• [EXERCISE DESCRIPTION]:
Return nothing but the lines from the line containing "site BLO_S1_C07, 3-frame burst." through the last line of the records, reproduced exactly.

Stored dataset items
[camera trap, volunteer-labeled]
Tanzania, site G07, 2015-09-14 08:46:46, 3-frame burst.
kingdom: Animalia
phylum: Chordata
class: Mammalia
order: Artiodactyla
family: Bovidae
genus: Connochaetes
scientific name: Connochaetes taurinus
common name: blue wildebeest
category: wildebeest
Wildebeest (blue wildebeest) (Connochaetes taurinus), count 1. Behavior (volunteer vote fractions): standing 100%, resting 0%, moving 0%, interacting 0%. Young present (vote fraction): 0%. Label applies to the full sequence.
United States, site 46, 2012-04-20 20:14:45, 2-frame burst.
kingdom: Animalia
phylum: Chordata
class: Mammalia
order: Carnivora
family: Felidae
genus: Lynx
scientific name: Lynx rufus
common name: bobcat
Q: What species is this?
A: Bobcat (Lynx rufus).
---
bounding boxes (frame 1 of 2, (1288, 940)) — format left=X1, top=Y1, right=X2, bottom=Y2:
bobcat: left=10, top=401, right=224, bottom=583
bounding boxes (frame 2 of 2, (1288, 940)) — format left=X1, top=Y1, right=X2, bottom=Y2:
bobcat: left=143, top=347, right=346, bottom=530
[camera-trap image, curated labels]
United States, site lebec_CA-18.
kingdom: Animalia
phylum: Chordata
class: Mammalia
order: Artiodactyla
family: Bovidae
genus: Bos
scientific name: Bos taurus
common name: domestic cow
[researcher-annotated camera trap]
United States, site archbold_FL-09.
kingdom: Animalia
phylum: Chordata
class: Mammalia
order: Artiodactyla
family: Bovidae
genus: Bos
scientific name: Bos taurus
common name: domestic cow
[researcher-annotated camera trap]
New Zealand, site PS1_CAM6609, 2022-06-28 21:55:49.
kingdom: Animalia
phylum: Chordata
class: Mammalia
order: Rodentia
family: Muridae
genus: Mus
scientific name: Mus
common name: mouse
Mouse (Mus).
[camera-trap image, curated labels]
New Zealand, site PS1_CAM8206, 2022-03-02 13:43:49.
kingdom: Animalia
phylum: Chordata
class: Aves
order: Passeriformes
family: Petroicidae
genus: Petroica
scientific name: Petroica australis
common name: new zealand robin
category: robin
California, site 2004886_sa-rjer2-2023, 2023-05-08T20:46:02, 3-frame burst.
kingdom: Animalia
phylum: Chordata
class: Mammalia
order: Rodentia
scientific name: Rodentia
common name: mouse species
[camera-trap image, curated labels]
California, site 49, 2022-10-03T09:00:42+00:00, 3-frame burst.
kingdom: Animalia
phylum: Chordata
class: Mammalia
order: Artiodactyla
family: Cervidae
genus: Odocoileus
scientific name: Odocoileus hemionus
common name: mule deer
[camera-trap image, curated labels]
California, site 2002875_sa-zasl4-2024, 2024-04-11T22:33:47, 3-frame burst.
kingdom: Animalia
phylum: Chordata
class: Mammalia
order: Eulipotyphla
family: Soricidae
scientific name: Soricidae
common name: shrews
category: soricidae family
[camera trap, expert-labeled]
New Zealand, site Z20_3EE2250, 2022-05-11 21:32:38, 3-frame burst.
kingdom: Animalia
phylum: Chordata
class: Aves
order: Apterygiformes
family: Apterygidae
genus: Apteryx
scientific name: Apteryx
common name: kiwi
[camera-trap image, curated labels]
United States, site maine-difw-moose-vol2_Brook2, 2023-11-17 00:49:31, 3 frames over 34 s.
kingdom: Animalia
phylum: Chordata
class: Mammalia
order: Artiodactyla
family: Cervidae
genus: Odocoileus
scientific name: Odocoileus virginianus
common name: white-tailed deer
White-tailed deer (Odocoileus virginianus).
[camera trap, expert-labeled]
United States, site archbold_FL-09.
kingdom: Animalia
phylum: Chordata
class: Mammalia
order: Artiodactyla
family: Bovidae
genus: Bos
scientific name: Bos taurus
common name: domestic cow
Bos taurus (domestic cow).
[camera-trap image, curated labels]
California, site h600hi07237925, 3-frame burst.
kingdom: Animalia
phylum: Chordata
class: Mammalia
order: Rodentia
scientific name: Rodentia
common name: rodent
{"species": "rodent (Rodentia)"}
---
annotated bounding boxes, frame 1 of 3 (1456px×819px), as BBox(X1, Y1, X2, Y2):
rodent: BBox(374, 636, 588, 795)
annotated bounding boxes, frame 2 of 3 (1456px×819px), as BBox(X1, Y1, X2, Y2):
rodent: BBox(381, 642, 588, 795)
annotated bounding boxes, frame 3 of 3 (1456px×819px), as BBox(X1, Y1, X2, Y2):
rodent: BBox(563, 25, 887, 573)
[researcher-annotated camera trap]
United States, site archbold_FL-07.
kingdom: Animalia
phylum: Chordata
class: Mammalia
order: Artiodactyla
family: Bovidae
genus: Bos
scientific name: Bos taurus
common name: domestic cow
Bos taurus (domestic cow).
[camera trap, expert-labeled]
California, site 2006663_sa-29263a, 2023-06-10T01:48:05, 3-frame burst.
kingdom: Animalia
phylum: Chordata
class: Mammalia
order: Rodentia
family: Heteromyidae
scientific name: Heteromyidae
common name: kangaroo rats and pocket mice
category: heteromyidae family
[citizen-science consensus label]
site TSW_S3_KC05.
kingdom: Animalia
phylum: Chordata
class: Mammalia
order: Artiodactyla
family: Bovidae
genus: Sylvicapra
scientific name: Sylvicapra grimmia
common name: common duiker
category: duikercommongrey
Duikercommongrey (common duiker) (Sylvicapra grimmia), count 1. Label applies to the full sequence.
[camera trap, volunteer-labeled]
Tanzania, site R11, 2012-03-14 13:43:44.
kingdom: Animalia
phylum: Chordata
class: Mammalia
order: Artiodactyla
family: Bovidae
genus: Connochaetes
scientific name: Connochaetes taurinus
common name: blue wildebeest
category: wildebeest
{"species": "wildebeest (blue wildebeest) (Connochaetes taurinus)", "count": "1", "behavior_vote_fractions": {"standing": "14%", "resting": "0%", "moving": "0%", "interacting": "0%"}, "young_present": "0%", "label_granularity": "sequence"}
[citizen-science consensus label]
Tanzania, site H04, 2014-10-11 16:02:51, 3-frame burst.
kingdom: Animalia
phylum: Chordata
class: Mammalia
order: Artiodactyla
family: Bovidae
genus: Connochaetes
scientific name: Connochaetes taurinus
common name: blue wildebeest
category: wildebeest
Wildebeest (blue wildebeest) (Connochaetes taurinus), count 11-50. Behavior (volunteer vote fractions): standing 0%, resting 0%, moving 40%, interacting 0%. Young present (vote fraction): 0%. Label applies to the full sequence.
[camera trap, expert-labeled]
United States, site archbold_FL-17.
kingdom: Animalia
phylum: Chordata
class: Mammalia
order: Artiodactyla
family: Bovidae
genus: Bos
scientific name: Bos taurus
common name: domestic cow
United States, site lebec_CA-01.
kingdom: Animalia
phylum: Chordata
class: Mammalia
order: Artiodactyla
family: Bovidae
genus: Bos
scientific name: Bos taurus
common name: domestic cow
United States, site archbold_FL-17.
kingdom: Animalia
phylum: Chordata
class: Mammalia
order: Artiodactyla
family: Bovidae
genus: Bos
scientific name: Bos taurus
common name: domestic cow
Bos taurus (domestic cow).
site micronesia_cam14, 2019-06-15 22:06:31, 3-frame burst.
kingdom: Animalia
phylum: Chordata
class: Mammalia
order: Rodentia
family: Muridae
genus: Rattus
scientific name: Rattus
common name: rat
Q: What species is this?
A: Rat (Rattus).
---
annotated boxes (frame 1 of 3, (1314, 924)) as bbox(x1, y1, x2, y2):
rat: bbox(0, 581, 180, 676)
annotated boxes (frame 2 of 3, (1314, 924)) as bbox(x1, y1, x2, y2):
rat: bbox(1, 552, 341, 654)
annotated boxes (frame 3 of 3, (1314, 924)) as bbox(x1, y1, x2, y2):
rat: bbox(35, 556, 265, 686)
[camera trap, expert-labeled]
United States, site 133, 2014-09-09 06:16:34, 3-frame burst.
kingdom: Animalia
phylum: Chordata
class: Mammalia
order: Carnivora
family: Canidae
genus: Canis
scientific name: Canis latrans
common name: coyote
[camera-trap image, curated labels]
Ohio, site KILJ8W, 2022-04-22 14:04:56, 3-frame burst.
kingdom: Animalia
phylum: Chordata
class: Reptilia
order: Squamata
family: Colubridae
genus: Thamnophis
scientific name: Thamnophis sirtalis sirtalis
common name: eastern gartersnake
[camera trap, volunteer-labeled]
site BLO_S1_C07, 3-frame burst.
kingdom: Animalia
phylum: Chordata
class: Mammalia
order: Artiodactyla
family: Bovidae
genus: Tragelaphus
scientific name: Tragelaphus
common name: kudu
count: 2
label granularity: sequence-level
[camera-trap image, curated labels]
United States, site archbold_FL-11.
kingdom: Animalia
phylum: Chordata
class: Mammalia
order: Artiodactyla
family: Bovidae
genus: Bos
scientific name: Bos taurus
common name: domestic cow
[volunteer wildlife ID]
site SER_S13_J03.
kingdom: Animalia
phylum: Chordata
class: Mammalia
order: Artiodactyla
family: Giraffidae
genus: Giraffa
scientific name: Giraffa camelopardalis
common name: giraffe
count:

• [EXERCISE RESPONSE]:
site BLO_S1_C07, 3-frame burst.
kingdom: Animalia
phylum: Chordata
class: Mammalia
order: Artiodactyla
family: Bovidae
genus: Tragelaphus
scientific name: Tragelaphus
common name: kudu
count: 2
label granularity: sequence-level
[camera-trap image, curated labels]
United States, site archbold_FL-11.
kingdom: Animalia
phylum: Chordata
class: Mammalia
order: Artiodactyla
family: Bovidae
genus: Bos
scientific name: Bos taurus
common name: domestic cow
[volunteer wildlife ID]
site SER_S13_J03.
kingdom: Animalia
phylum: Chordata
class: Mammalia
order: Artiodactyla
family: Giraffidae
genus: Giraffa
scientific name: Giraffa camelopardalis
common name: giraffe
count:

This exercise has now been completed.